= Set tasks =
A. Decide whether each statement below agrees with the shared governance text, answering yes or no and quoting the deciding words exactly: (i) the writer is most interested in large research universities in the U.S.; (ii) the writer already knows what a session of a faculty senate looks like; (iii) the writer learned how the U.S. government functions from a college course.
B. Reproduce the shared governance text from "I read the Wikipedia" up to and including "details are university-specific.)".
C. In the shared governance text, which page did the writer read besides an article on the subject?

= Source text =
I read the Wikipedia page and this article on the subject and frankly, I am still clueless. I don't understand what shared governance means in practice, how it applies, who it is for, and how it actually works. (In most universities - I understand the details are university-specific.)
* What kind of issues are decided by shared governance?
* Who participates? (I understand this can vary by university; just asking about general trends)
* How does it work, on a practical level? (I understand what a session of the U.S. Senate looks like, I have no idea what a session of a faculty senate looks like.)
* What are the benefits and disadvantages of this approach to governance?
* What kind of hierarchy typically exists? (Who reports to who?)
A related question is What is the usual role of a faculty senate? Does it typically have any real power, or is it a rubber-stamp for the administrators?, but that only questions the extent of their power. I am trying to understand how this kind of system looks and works in practice, the way my high school Civics course taught me how the U.S. government functions in practice.
For context: I am most interested in large research universities in the U.S., though I welcome answers from other perspectives.

= Recorded information =
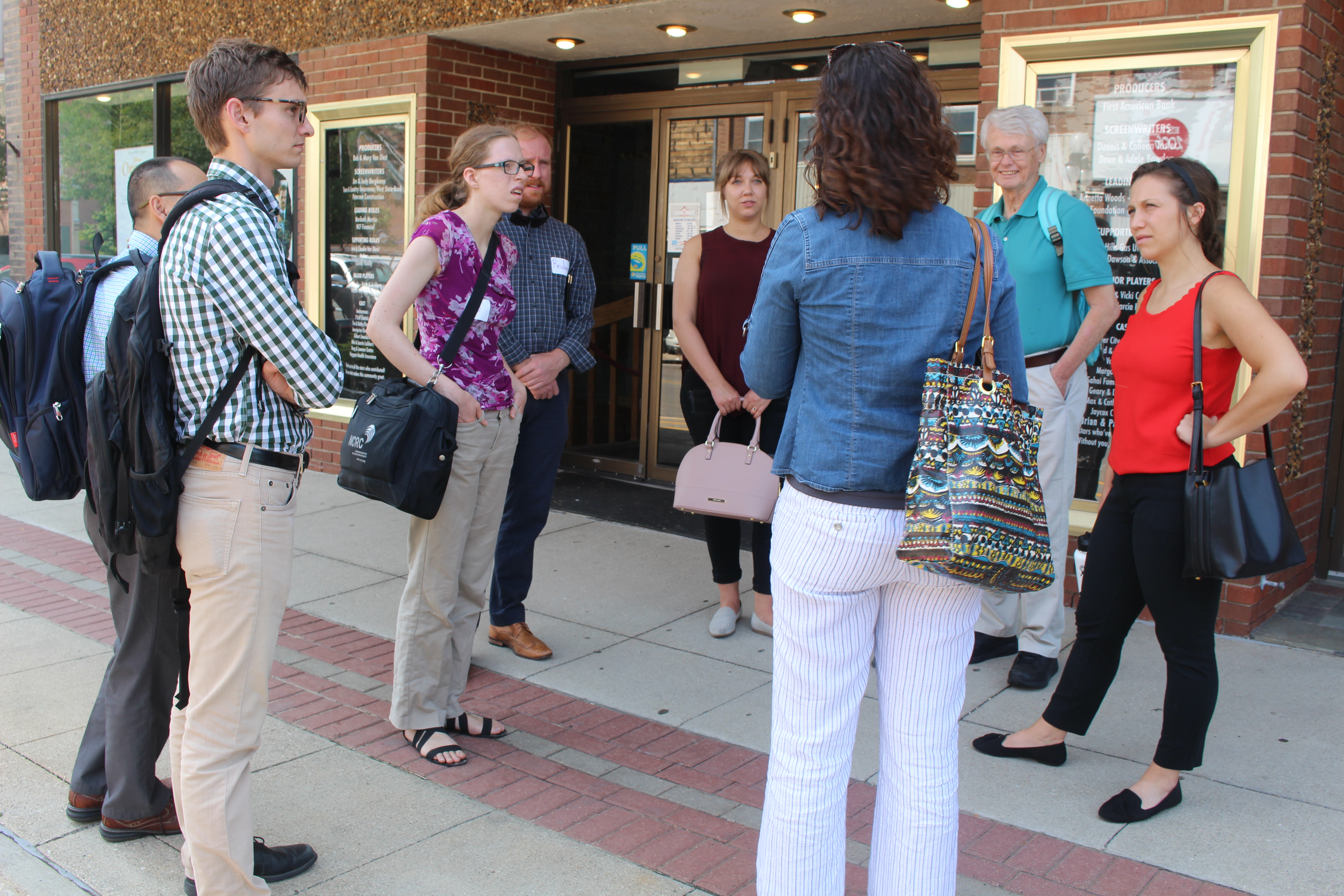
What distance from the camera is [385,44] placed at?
777 centimetres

= Responses per task =
A.
(i) Yes: "I am most interested in large research universities in the U.S."
(ii) No: "I have no idea what a session of a faculty senate looks like."
(iii) No: "the way my high school Civics course taught me how the U.S. government functions in practice."

B.
I read the Wikipedia page and this article on the subject and frankly, I am still clueless. I don't understand what shared governance means in practice, how it applies, who it is for, and how it actually works. (In most universities - I understand the details are university-specific.)

C. The Wikipedia page.